- [Selected text]:

BPA Announces Proposed Rate Hike

by Tim Doran
Bend Bulletin, December 5, 2014

Customers will not know effect on electric bills until mid-2015

Power lines provide electricity transmission. The Bonneville Power Administration proposed rate increases Thursday, but it will likely be summer or fall of next year before those who get their electricity from BPA know the effect on their bills.

A federal nonprofit that markets mostly hydroelectric power, the BPA generates about 30 percent of the electricity used in the Northwest. In Central Oregon, its power flows mainly through two member-owned utilities, Central Electric Cooperative, headquartered in Redmond, and Midstate Electric Cooperative, which has offices in La Pine.

BPA began talking about the rate increases for fiscal years 2016-17 in January, the agency said in a news release, and predicted then it would be seeking double-digit increases for both wholesale power and transmission rates. On Thursday, it proposed a 6.7 percent increase for average wholesale power and 5.6 percent for transmission rates, according to the news release.

But the final amounts will not be known until July and would take effect Oct. 1, the agency said.

Central Electric Cooperative will have to wait until those rates firm up before it knows whether customers' bills will increase, said Jeff Beaman, members services director.

"It's always a possibility that we won't do anything," he said Thursday, referring to a rate increase.

(Records of questions about scenes)
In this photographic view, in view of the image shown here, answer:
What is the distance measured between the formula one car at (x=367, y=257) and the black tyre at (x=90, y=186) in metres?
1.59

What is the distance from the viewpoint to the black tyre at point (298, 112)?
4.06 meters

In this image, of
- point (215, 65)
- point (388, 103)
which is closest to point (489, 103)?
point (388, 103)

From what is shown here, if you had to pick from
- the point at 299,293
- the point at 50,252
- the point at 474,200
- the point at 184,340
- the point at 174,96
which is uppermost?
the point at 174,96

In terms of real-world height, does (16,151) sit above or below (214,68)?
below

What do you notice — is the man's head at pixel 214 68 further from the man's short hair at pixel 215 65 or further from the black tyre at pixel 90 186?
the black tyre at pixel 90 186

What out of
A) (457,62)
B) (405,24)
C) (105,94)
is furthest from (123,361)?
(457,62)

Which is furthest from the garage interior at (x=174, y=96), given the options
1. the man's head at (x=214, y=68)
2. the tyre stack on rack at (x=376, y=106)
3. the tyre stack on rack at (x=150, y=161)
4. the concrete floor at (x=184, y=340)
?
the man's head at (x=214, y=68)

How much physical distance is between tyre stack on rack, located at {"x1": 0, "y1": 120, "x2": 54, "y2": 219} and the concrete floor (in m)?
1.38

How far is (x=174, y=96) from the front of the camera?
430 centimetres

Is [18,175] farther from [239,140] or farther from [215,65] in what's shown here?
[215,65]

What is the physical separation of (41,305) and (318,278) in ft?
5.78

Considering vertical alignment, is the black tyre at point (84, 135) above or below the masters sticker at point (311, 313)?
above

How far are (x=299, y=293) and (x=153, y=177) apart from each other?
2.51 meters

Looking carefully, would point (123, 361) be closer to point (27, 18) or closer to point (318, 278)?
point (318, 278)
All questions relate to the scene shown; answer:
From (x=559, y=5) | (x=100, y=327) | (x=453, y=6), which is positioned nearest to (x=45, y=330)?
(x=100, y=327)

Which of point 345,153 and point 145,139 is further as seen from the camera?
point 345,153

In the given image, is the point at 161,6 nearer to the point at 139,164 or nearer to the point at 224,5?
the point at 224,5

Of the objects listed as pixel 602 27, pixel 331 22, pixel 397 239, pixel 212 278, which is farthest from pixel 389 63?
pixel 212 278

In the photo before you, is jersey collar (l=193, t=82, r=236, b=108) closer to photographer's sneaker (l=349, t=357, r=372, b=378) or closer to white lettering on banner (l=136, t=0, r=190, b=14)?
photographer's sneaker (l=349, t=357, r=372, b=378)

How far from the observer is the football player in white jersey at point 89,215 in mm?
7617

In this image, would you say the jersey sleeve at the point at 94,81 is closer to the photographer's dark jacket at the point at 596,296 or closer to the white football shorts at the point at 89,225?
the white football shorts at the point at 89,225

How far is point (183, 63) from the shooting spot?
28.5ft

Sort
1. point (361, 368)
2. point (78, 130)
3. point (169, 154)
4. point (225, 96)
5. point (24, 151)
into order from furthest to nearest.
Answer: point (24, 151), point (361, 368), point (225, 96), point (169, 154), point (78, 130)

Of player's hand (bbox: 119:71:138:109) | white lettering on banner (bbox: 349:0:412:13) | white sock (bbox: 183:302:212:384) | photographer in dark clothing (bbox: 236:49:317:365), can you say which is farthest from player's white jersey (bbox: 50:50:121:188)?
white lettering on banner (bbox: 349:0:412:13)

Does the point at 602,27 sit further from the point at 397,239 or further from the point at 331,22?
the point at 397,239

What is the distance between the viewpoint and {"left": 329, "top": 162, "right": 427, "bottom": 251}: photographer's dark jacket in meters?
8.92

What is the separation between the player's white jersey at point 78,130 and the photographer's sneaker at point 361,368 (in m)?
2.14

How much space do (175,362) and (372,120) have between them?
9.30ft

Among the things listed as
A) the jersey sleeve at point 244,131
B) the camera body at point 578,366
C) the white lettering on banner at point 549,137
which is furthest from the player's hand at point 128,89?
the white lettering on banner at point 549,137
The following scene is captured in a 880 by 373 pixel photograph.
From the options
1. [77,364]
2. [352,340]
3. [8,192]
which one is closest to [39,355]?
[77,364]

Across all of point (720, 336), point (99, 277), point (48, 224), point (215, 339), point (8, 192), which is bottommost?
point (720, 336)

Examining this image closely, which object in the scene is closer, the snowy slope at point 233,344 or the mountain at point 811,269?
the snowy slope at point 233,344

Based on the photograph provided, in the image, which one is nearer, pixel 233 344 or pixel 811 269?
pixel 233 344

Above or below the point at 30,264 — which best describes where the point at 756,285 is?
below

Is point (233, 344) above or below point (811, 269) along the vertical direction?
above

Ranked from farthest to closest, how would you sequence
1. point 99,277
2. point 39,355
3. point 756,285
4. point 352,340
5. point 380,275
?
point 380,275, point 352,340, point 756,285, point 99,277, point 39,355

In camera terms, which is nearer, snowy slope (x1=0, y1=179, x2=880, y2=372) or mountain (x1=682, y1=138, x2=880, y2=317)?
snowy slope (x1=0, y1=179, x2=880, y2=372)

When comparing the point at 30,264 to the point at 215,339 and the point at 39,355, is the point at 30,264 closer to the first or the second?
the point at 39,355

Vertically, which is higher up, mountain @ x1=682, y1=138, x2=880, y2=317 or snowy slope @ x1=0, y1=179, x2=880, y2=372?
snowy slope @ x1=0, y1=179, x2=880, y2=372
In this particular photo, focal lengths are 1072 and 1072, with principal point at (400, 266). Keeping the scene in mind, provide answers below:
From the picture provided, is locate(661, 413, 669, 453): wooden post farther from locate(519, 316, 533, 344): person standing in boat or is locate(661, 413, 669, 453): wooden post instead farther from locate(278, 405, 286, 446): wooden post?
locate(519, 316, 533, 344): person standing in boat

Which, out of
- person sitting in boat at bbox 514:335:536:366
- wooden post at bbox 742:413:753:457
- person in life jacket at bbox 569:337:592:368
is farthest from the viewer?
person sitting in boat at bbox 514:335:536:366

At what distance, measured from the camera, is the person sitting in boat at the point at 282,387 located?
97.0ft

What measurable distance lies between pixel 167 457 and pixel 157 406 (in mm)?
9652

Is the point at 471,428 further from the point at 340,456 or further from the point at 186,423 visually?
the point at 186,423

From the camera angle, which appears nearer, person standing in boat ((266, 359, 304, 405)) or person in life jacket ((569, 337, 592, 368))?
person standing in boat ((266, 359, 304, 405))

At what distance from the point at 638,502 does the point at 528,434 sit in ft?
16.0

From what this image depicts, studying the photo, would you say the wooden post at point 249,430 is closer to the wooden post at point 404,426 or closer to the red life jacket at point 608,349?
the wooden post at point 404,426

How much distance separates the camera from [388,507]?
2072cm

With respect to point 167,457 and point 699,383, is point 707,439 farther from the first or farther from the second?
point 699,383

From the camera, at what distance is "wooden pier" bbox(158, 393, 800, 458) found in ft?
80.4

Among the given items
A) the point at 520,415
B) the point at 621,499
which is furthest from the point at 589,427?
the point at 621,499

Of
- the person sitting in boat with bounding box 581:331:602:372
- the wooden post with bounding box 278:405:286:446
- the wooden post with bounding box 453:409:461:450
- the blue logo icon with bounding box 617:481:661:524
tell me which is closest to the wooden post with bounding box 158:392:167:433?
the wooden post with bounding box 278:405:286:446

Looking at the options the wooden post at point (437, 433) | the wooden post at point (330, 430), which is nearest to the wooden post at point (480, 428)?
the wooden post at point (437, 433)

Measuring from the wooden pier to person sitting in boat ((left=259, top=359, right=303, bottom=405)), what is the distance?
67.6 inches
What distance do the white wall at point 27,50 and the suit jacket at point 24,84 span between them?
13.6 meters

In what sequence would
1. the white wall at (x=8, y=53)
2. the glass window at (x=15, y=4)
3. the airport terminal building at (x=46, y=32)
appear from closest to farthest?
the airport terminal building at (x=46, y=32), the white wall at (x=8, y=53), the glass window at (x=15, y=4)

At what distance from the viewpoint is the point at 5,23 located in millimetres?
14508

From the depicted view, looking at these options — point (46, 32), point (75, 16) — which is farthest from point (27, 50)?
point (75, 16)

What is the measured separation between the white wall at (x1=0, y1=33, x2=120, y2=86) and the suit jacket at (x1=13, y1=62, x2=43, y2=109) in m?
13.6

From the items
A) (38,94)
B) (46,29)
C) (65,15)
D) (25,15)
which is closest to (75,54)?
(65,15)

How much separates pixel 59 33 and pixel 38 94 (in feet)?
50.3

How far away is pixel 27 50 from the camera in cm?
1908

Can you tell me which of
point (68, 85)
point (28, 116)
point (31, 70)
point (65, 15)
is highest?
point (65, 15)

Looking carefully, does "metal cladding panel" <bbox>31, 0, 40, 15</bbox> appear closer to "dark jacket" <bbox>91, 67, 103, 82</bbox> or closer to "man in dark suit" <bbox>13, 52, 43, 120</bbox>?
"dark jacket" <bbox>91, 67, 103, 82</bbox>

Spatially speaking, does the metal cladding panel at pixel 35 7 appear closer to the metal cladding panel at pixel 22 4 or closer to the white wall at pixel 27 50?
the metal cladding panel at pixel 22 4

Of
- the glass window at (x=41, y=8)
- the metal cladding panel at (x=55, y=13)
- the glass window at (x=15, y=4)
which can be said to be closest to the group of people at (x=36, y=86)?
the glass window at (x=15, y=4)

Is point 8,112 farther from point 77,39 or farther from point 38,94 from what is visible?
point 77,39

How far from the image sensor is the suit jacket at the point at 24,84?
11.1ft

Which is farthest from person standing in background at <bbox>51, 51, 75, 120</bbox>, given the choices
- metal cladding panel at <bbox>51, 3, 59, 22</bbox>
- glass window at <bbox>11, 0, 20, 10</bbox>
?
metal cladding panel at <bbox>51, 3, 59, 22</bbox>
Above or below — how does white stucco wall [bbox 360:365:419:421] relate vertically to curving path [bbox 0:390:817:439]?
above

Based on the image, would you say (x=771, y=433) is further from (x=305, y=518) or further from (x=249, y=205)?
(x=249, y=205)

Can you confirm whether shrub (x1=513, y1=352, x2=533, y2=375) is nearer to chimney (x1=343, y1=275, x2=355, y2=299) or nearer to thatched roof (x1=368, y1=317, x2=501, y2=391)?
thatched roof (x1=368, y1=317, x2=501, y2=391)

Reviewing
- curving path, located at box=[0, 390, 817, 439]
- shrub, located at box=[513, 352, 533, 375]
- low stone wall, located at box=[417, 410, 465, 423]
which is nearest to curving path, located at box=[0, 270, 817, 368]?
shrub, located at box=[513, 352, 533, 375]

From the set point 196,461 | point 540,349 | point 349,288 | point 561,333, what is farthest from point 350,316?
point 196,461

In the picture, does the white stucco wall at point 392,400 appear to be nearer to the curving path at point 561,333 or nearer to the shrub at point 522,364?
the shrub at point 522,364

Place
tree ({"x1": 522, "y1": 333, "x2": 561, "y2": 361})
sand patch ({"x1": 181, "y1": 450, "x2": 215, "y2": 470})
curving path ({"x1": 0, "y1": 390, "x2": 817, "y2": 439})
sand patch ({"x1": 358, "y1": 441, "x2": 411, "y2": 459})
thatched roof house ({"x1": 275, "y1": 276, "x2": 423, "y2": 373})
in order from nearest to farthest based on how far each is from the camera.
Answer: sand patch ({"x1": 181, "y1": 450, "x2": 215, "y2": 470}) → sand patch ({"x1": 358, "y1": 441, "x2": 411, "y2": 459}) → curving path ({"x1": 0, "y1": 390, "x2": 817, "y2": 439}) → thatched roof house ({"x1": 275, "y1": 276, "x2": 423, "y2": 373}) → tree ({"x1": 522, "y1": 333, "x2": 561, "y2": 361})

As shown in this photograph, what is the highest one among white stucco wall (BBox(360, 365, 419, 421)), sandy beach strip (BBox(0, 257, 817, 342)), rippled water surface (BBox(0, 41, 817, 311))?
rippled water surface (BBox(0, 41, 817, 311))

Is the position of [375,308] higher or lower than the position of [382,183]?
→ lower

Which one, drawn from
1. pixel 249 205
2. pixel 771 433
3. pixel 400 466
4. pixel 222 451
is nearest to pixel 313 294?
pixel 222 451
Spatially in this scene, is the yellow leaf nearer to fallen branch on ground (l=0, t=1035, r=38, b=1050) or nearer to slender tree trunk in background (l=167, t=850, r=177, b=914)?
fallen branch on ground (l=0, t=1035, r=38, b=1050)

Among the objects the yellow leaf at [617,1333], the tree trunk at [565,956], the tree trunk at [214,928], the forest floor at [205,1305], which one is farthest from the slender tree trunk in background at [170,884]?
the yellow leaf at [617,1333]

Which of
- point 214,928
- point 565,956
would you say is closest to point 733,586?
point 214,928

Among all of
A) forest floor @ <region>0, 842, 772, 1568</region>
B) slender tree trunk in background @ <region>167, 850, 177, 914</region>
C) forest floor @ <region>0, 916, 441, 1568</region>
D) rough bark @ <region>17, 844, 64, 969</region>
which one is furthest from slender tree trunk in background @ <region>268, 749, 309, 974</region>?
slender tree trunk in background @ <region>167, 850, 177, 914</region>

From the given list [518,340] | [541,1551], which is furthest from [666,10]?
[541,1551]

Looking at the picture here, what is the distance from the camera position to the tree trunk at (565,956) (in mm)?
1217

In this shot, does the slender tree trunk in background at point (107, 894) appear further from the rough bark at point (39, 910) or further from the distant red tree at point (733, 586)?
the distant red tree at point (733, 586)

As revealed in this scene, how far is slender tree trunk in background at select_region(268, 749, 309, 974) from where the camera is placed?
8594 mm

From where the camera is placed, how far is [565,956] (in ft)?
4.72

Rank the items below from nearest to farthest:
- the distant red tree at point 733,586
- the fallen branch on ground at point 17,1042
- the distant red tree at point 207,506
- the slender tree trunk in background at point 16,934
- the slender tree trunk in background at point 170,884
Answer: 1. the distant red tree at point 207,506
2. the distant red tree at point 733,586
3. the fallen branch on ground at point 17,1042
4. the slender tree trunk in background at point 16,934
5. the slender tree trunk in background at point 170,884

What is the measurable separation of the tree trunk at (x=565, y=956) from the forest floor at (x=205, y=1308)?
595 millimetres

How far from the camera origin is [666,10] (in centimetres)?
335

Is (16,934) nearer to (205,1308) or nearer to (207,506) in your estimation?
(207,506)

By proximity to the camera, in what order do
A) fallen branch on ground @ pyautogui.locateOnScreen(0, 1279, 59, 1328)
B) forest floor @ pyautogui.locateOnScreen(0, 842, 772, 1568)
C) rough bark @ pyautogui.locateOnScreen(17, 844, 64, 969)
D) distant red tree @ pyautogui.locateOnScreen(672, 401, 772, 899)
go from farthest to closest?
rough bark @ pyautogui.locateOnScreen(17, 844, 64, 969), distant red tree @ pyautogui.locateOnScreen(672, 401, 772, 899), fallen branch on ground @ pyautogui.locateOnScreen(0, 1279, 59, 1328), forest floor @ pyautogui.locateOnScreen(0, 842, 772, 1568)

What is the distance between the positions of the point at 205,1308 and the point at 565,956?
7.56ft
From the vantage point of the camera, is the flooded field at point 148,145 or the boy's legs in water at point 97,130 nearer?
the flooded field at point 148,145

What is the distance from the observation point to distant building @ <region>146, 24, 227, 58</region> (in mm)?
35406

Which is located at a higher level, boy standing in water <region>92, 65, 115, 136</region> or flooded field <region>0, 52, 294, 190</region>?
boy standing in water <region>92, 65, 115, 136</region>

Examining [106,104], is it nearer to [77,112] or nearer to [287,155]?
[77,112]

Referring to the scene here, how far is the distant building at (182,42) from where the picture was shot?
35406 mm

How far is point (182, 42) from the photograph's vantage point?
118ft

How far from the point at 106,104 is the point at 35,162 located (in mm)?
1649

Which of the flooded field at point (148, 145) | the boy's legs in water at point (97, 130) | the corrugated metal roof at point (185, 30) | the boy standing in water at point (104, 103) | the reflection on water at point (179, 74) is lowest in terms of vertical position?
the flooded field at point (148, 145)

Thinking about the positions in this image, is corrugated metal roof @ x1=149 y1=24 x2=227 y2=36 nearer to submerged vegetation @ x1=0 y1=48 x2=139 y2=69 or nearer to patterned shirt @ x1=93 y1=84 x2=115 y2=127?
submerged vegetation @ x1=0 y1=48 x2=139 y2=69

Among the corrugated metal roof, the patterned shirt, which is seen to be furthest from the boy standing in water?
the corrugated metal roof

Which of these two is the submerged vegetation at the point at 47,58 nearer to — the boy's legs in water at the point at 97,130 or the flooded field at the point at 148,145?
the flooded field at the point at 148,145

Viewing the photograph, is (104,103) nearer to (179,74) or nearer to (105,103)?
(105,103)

- [Set task A]: According to the BPA rate article, about what share of the electricity used in the Northwest does the BPA generate?
- [Set task B]: Print the stretch of the BPA rate article from "Power lines provide" through "in La Pine.".
- [Set task C]: Give what comes next in the BPA rate article, picking up after its final sentence.

- [Exercise output A]: About 30 percent.

- [Exercise output B]:
Power lines provide electricity transmission. The Bonneville Power Administration proposed rate increases Thursday, but it will likely be summer or fall of next year before those who get their electricity from BPA know the effect on their bills.

A federal nonprofit that markets mostly hydroelectric power, the BPA generates about 30 percent of the electricity used in the Northwest. In Central Oregon, its power flows mainly through two member-owned utilities, Central Electric Cooperative, headquartered in Redmond, and Midstate Electric Cooperative, which has offices in La Pine.

- [Exercise output C]:
However, CEC notified its approximately 25,000 members Monday that rates will increase 2.8 percent effective with January's billing, according to a letter sent to members. The increase stems from earlier BPA rate hikes.

The average CEC residential bill is expected to increase $3.13, according to the letter from Dave Markham, president and CEO.

Pacific Power has raised rates six times since 2010, according to information from the Oregon Public Utility Commission. Central Electric Cooperative absorbed BPA rate hikes in 2011 and 2013 without passing along the increases to members, according to the letter. The cooperative, which provides power to large portions of Crook, Deschutes and Jefferson counties, had covered the increases, in part, through a rate stabilization account, a reservelike account it established in the strong economy of 2005, according to the letter.

"With depletion (of the stabilization account) expected in 2015," Markham wrote, "we soon will no longer have the account to help us offset power costs."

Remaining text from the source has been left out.